Give the lines of the items, starting at the line containing "Give the sequence of" and ending after the line containing "Answer: the tree", as a Markdown table with columns Row and Line, skipping blank lines.
───── MATERIAL FOR THE TASK ─────
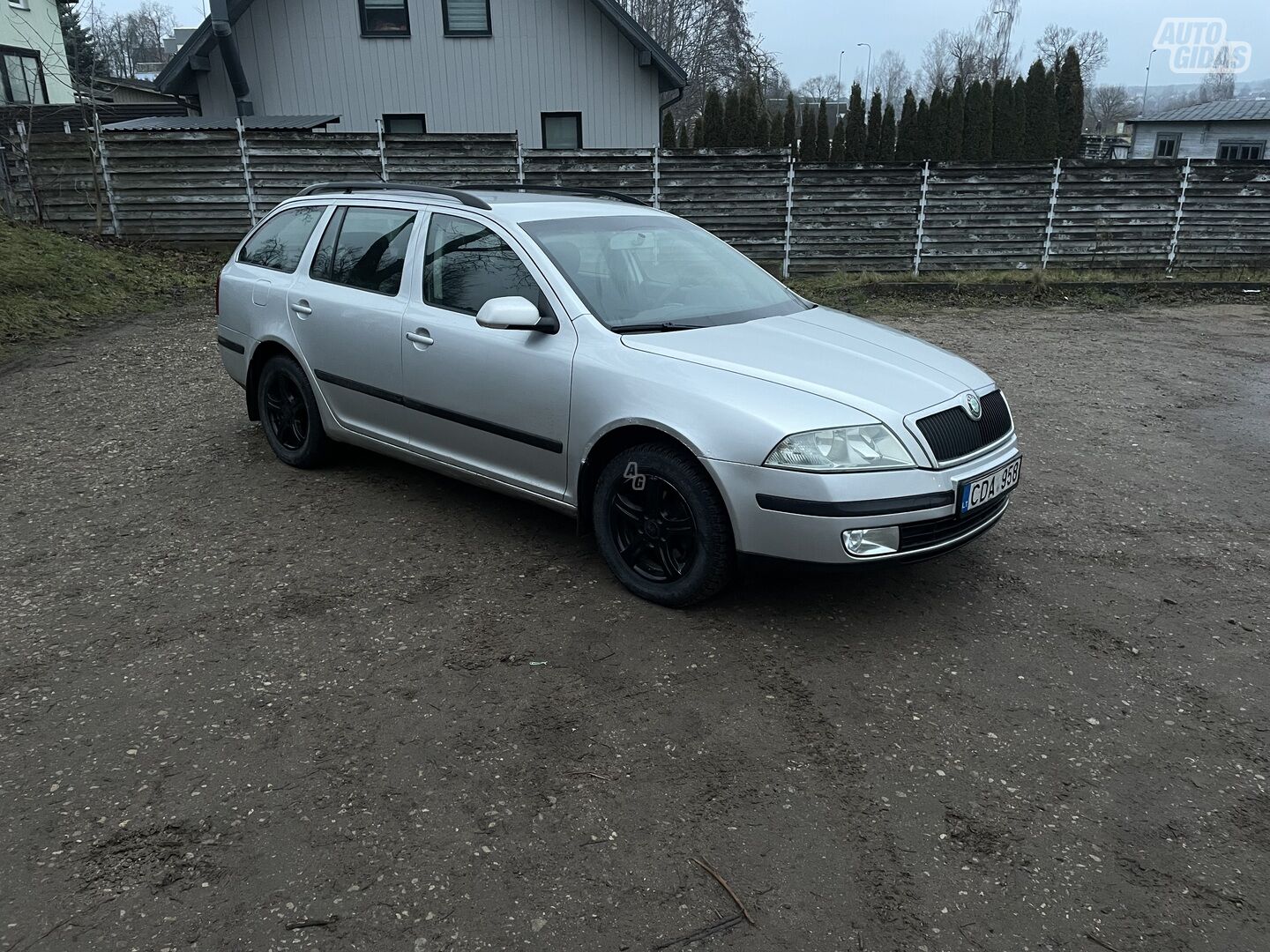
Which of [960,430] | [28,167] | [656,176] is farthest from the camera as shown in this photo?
[656,176]

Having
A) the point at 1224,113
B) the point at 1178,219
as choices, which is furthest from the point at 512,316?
the point at 1224,113

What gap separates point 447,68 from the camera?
62.7 feet

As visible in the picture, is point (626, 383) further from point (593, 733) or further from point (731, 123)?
point (731, 123)

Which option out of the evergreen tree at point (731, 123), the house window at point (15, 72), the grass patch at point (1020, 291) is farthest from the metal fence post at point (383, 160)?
the house window at point (15, 72)

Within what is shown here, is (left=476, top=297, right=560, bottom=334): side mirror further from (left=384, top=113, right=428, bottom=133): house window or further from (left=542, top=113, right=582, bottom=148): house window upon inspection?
(left=384, top=113, right=428, bottom=133): house window

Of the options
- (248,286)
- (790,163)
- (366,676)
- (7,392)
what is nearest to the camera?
(366,676)

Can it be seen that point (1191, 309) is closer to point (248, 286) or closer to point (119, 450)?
point (248, 286)

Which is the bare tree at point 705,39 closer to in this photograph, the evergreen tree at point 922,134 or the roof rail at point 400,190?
the evergreen tree at point 922,134

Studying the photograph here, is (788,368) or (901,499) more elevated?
(788,368)

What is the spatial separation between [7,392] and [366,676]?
610 cm

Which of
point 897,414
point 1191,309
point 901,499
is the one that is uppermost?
point 897,414

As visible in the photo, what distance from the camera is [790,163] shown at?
14.2m

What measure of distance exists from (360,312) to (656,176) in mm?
10012

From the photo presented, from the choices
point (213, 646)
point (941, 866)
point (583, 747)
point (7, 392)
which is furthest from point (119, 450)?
point (941, 866)
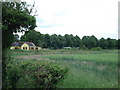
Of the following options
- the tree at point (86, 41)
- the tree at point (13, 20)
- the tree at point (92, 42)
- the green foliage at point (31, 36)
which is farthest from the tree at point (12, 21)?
the tree at point (86, 41)

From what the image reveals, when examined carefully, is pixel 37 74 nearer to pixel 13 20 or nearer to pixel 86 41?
pixel 13 20

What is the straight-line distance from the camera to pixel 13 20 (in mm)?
2980

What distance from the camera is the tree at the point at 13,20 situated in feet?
9.76

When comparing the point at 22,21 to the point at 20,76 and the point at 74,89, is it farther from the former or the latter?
the point at 74,89

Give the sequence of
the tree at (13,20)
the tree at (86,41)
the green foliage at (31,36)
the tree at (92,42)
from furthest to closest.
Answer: the tree at (86,41), the tree at (92,42), the green foliage at (31,36), the tree at (13,20)

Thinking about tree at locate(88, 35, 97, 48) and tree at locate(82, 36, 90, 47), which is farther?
tree at locate(82, 36, 90, 47)

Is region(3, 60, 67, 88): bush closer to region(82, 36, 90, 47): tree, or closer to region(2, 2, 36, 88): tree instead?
region(2, 2, 36, 88): tree

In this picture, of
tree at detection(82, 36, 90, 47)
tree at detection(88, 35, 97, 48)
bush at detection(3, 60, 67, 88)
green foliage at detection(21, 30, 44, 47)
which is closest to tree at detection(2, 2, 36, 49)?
green foliage at detection(21, 30, 44, 47)

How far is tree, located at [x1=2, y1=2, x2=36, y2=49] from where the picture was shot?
297 cm

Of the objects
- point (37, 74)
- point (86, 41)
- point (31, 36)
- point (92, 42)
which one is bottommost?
point (37, 74)

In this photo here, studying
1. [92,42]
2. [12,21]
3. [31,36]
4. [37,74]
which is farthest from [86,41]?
[37,74]

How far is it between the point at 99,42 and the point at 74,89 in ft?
93.2

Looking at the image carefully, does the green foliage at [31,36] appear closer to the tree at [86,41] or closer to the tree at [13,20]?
the tree at [13,20]

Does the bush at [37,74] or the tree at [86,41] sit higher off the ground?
the tree at [86,41]
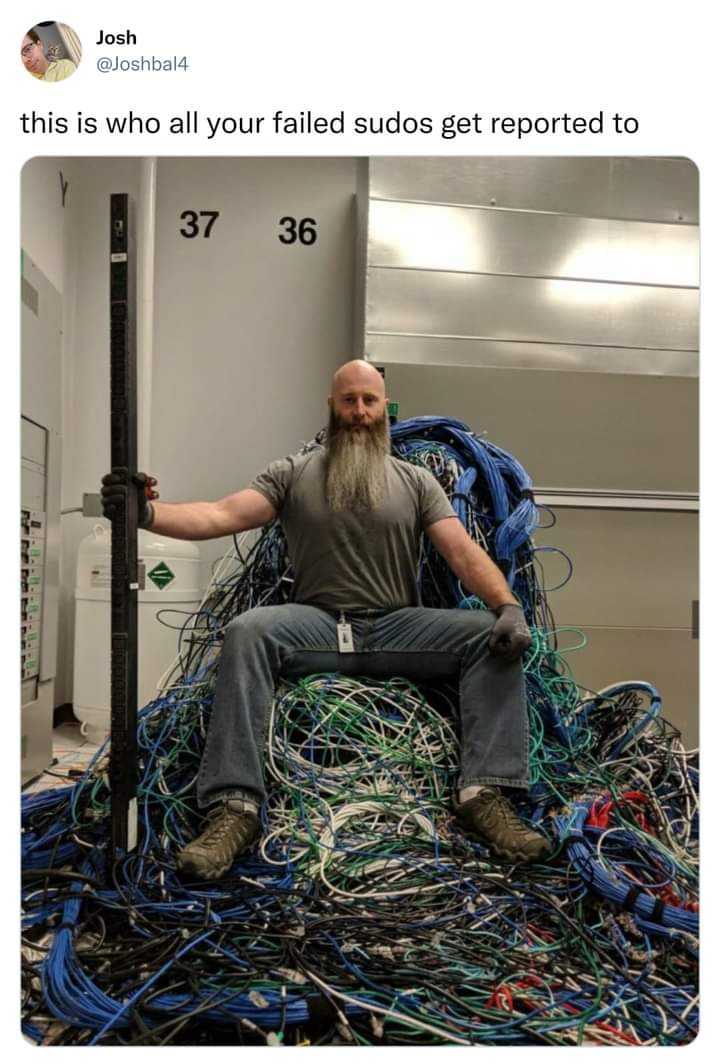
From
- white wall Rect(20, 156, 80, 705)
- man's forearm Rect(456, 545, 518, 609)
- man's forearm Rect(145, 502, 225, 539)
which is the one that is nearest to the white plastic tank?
white wall Rect(20, 156, 80, 705)

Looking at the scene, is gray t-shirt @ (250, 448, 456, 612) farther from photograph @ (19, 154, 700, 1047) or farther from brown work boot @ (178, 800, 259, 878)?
brown work boot @ (178, 800, 259, 878)

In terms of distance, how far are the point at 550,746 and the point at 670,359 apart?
6.92ft

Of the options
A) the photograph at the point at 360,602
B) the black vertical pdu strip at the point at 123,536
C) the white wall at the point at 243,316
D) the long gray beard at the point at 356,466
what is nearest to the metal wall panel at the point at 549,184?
the photograph at the point at 360,602

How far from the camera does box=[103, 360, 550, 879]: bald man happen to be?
1377 mm

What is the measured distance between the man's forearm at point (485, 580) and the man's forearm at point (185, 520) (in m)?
0.63

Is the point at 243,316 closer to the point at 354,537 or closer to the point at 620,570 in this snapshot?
the point at 354,537

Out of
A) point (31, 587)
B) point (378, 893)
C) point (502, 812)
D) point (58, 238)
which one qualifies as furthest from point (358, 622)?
point (58, 238)

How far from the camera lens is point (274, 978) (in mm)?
991

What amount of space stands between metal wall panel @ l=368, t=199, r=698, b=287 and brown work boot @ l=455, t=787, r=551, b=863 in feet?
7.49

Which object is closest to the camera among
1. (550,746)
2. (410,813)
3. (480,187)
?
(410,813)

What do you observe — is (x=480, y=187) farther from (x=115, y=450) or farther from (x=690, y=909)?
(x=690, y=909)

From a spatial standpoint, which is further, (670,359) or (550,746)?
(670,359)

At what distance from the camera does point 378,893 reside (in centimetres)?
122
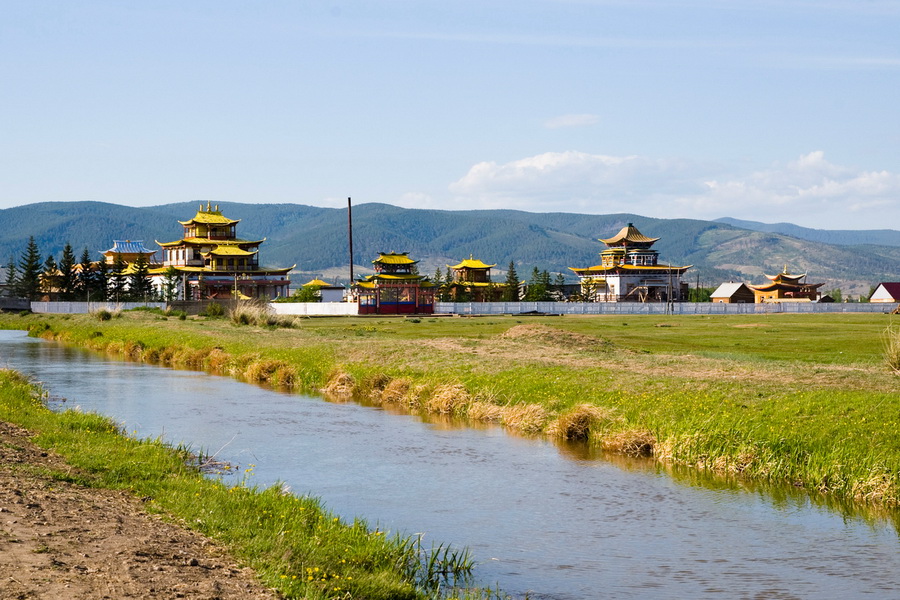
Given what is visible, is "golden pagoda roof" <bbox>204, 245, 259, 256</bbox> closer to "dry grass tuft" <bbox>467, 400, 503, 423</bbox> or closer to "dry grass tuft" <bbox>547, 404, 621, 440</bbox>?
"dry grass tuft" <bbox>467, 400, 503, 423</bbox>

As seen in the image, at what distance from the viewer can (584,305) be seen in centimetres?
14175

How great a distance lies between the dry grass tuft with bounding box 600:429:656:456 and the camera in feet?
85.1

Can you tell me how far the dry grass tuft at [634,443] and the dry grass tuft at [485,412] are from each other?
5727 millimetres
─────
THE ANSWER:
| Row | Line |
|---|---|
| 1 | Give the sequence of |
| 2 | the tree at (13,20) |
| 3 | the tree at (86,41) |
| 4 | the green foliage at (31,36) |
| 5 | the tree at (92,42) |
| 6 | from furthest to closest. |
| 7 | Answer: the tree at (86,41), the tree at (92,42), the green foliage at (31,36), the tree at (13,20) |